The American Academy of Orthopedic Surgeons released working group guidelines for rotator cuff injuries and repair. There were some very surprising recommendations that tend to follow the recent blog posts here on the evidence that shoulder surgery for a torn rotator cuff is not much better than no surgery. I have to applaud the working group for what appears to be a very thorough and candid assessment of the efficacy research to date on surgery for shoulder rotator cuff tears. Here are the real bombshells (my comments in italics):
-Full thickness tears and symptomatic patients. Rotator cuff repair is an option for patients with chronic, symptomatic full thickness tears. Surprising that the recommendation is lukewarm as we still see that surgery for patients with full thickness, symptomatic rotator cuff tears is the norm.
–Rotator cuff-related symptoms. The workgroup suggests patients who have rotator cuff-related symptoms without a full thickness tear are treated initially nonoperatively using exercise and/or non-steriodal anti-inflammatory drugs. My comments on NSAID complications and side effects in the earlier post today.
–Acute traumatic rotator cuff tears and surgery. Early surgical repair after an acute injury is an option for patients with rotator cuff tears, but the recommendation from the group is weak. Again, we still see these being operated early, but the working group appears to be making a recommendation here that’s very wise-wait and see if it heals.
–Surgery. The group suggests routine acromioplasty isn’t required at the time of rotator cuff repair. There is a weak recommendation for performing partial rotator cuff repair, debridement or muscle transfer for patients with irreparable rotator cuff tears. We still see routine acromioplasty with many rotator cuff repairs as well as partial rotator cuff repair. Acromioplasty means cutting out bone and important ligaments that may be causing impingement on the rotator cuff.

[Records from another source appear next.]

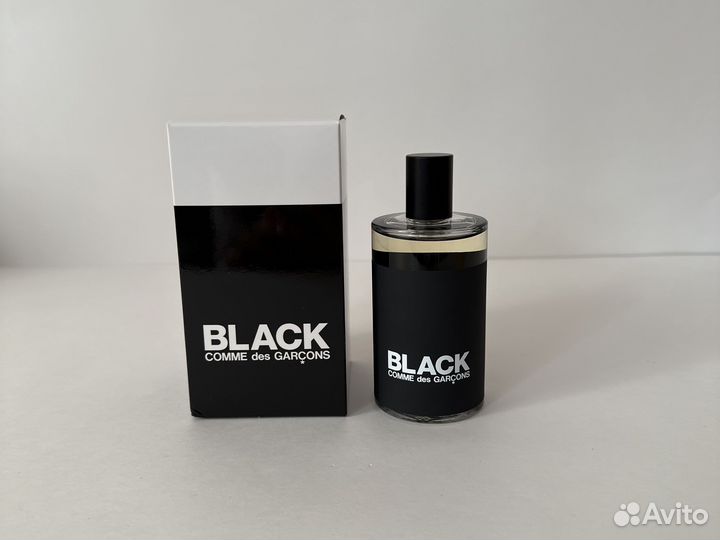 Black Comme des Garcons делюсь оригинал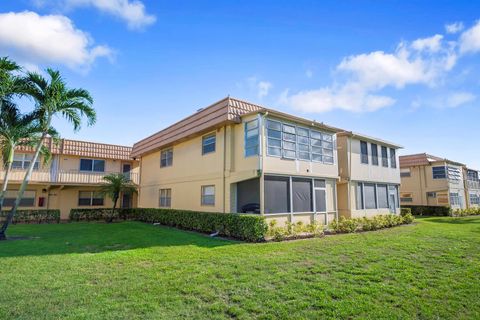 A home in Delray Beach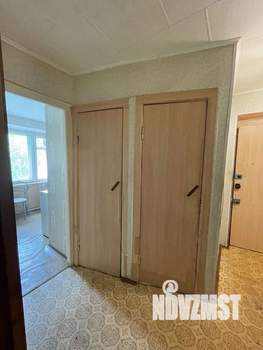 2-к квартира, вторичка, 48м2, 4/5 этаж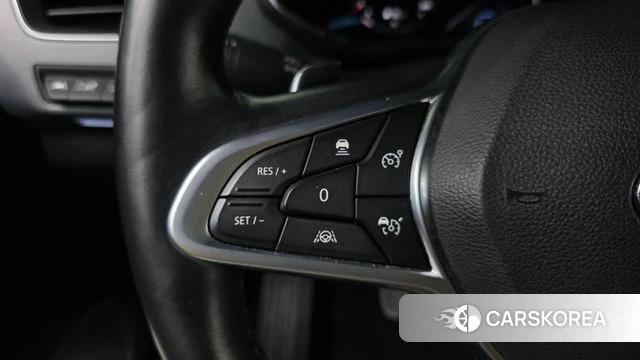 Renault Korea (Samsung) XM3 id 4501094 из Кореи 24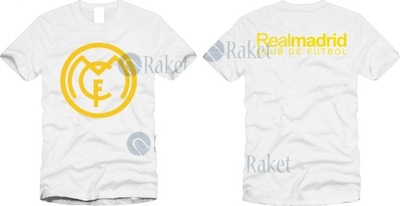 KOSZULKA T-SHIRT REAL MADRYT RONALDO XXL i inne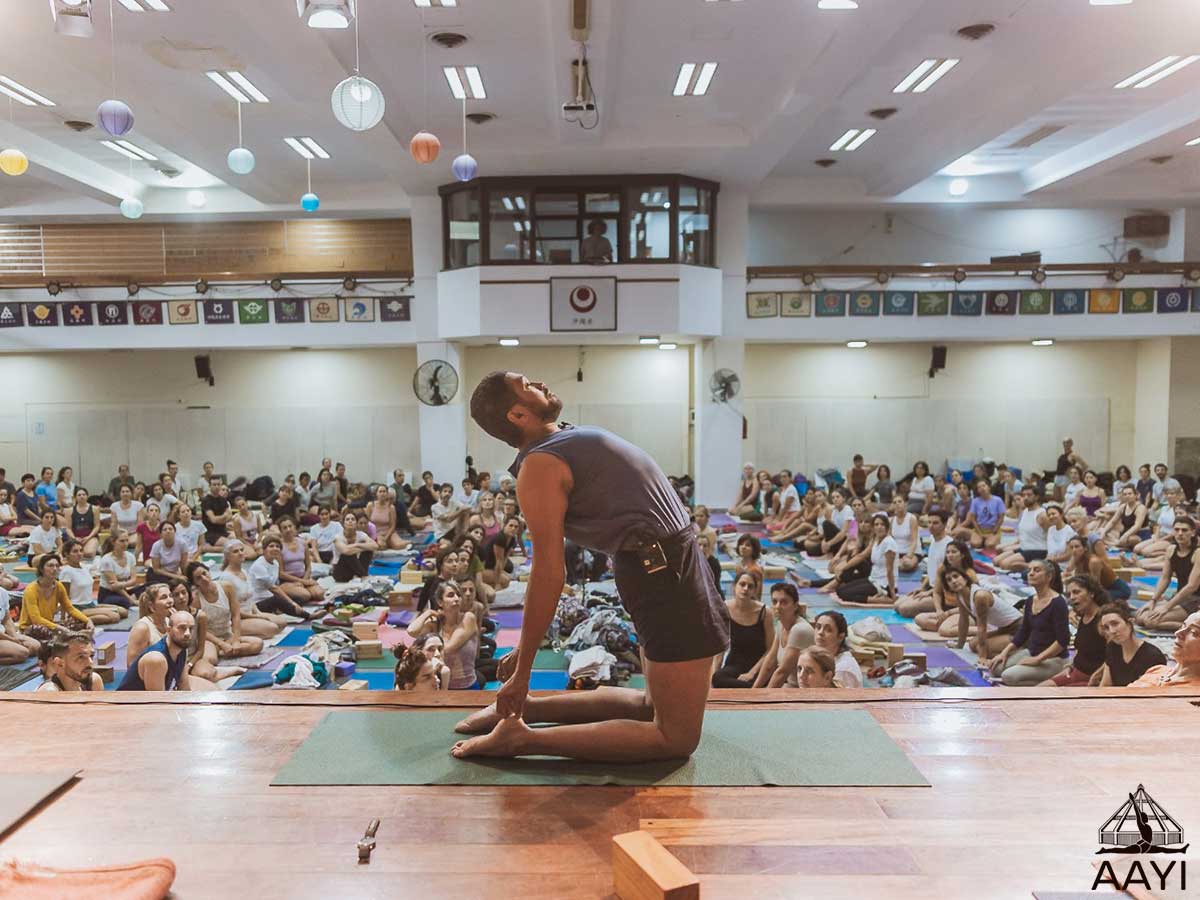 Asociación Argentina de Yoga Iyengar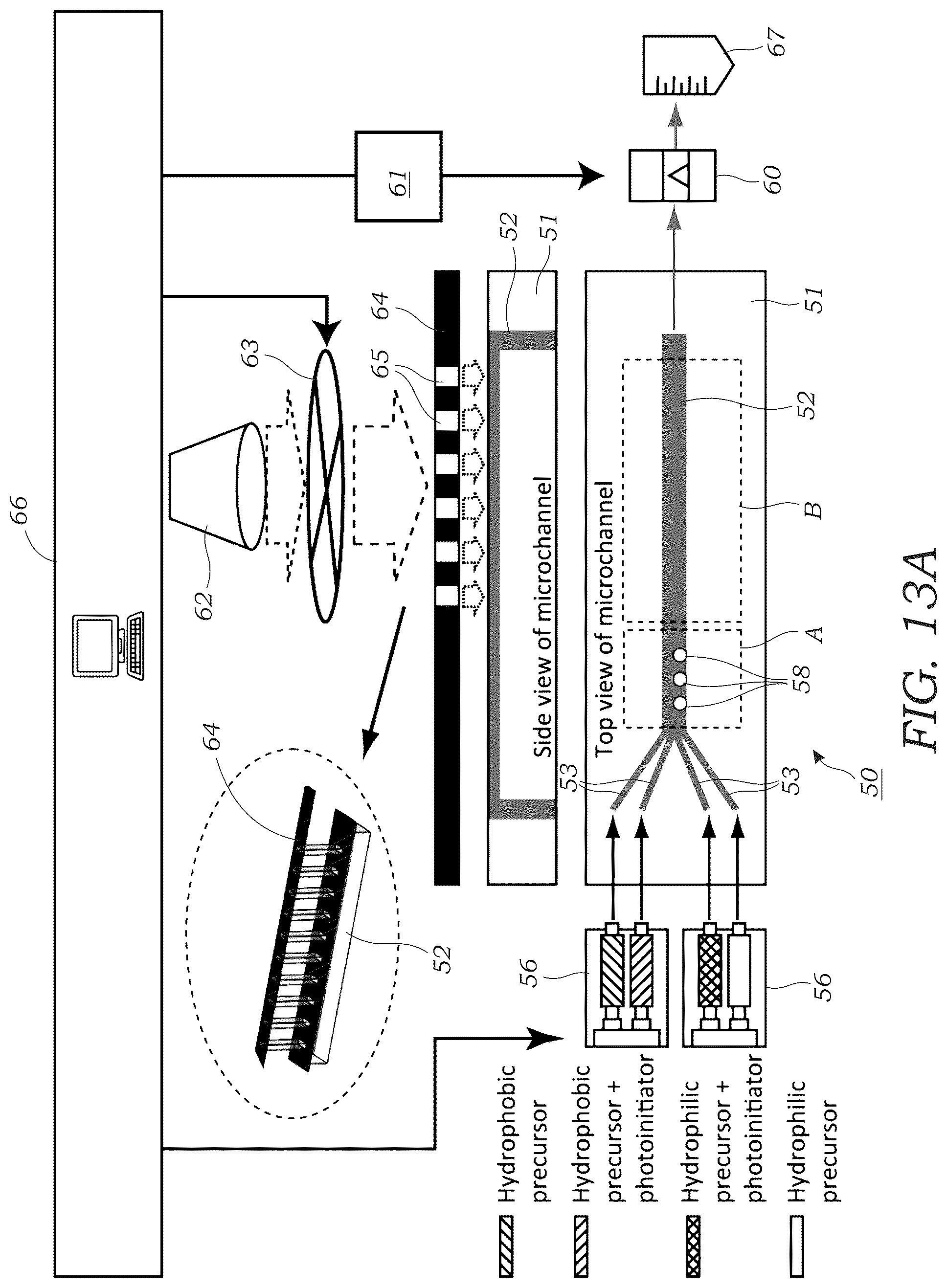 Patent US12311353 Figure 11 – Particle-drop structures and methods for making and using the same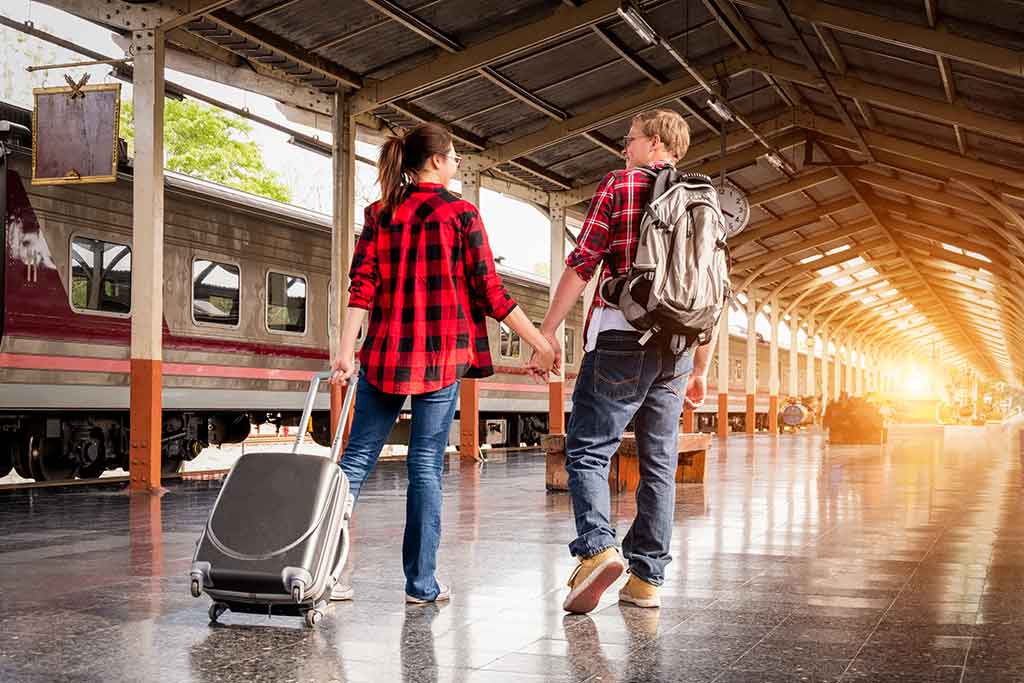 Interrail: la guía definitiva para recorrer Europa en tren sin arruinarte Interrail Y Eurail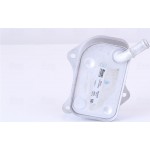 Nissens Ψυγείο λαδιού, Λάδι Κινητήρα - 90711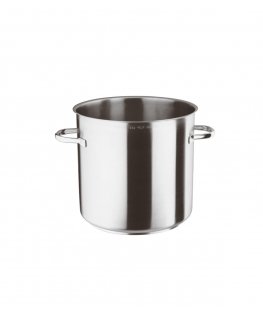 Steel pot, Ø22cm 7l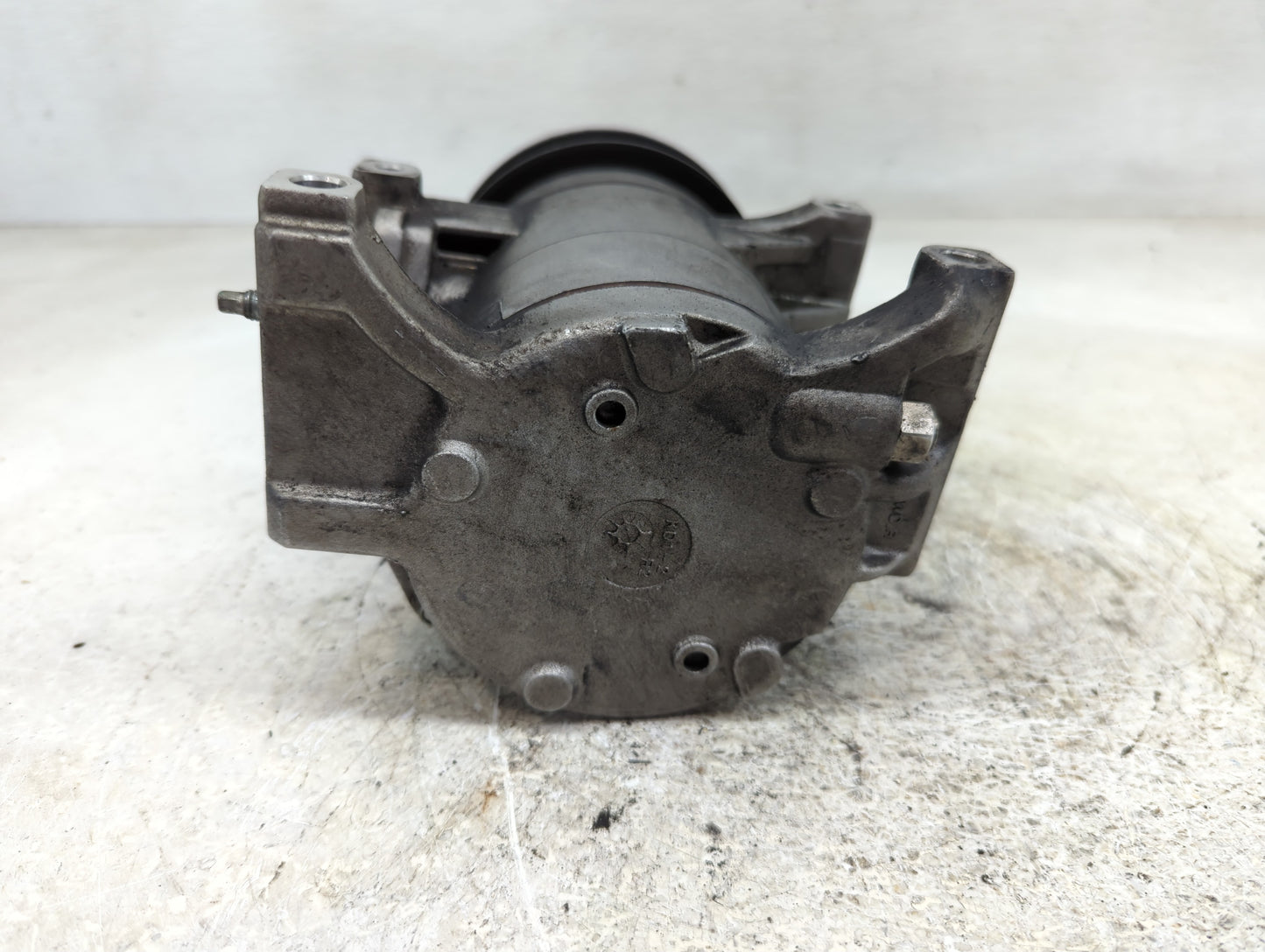 2011-2015 Dodge Durango Air Conditioning A/c Ac Compressor Oem - Oemusedautoparts1.com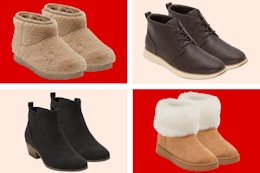 JCPenney Has Boots Up to 84% Off for the Fam — Deals Start at $7 card image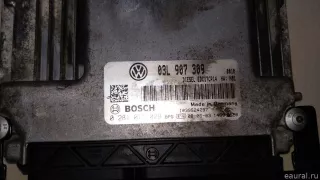 03L906022CL Блок управления двигателем Volkswagen Passat CC Арт E22740123, вид 8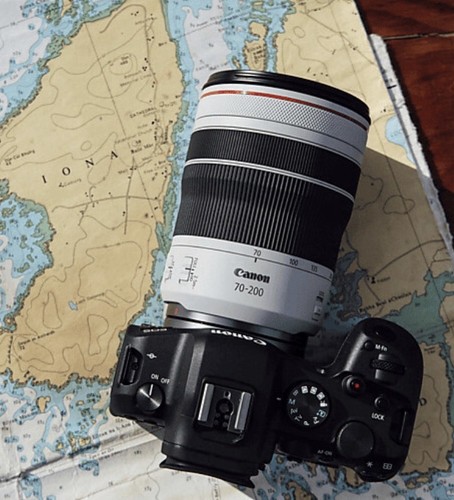 Canon 200mm 4l - 70-200mm, is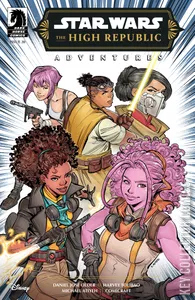 Star Wars: High Republic Adventures #20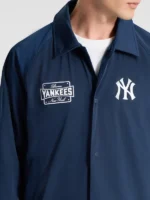 lululemon Yankees Coaches Jacket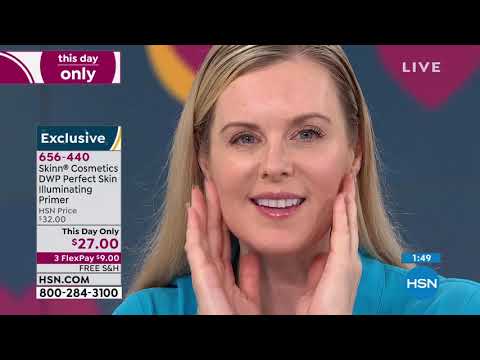 HSN | Skinn Cosmetics 04.27.2020 - 08 PM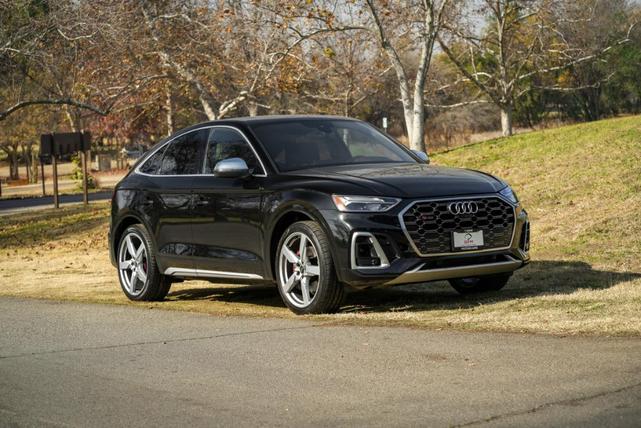 2021 Audi SQ5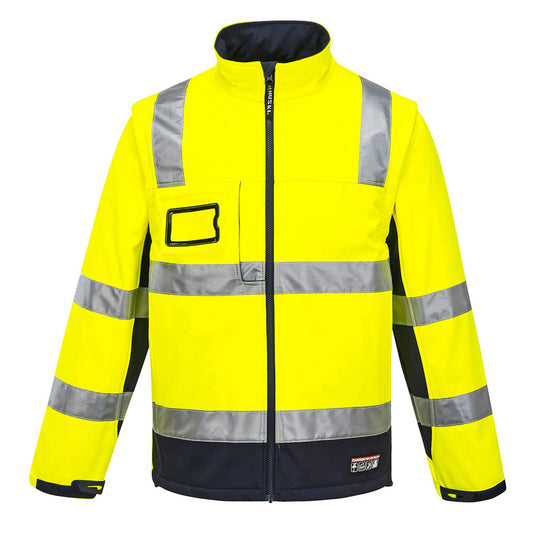 K8074 - Huski Chassis 2-in-1 Softshell Jacket
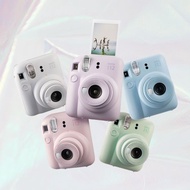 預購【Fujifilm 富士】 instax mini 12 富士拍立得相機+白底底片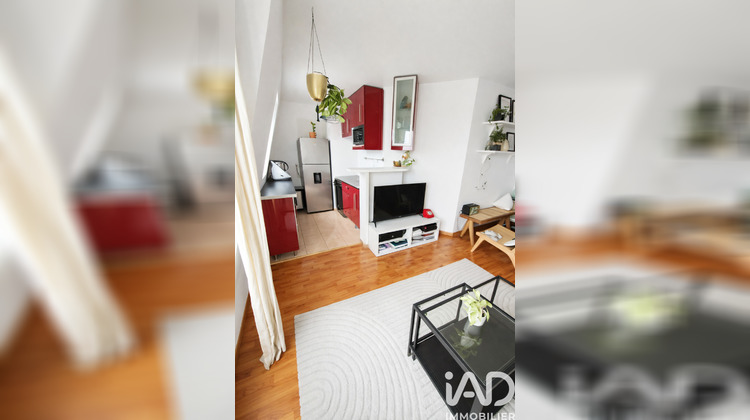 Ma-Cabane - Vente Appartement Bezons, 55 m²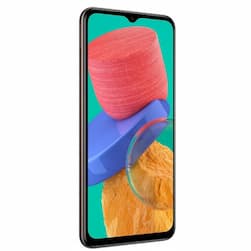 Смартфон Samsung Galaxy M33 128Gb, коричневый (GLOBAL)— фото №3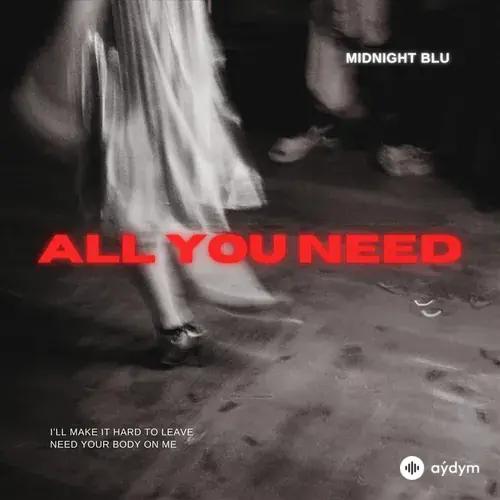 Midnight Blu  - All You Need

There are still some patients that will likely benefit from shoulder rotator cuff surgery, but for many, it’s likely not going to help. While there seems to be a way to go before these AAOS recommendations filter down to routine orthopedic practice, they will likely start adversely affecting insurance reimbursement for many of these rotator cuff repair surgeries, so that may have it’s own impacts on utilization.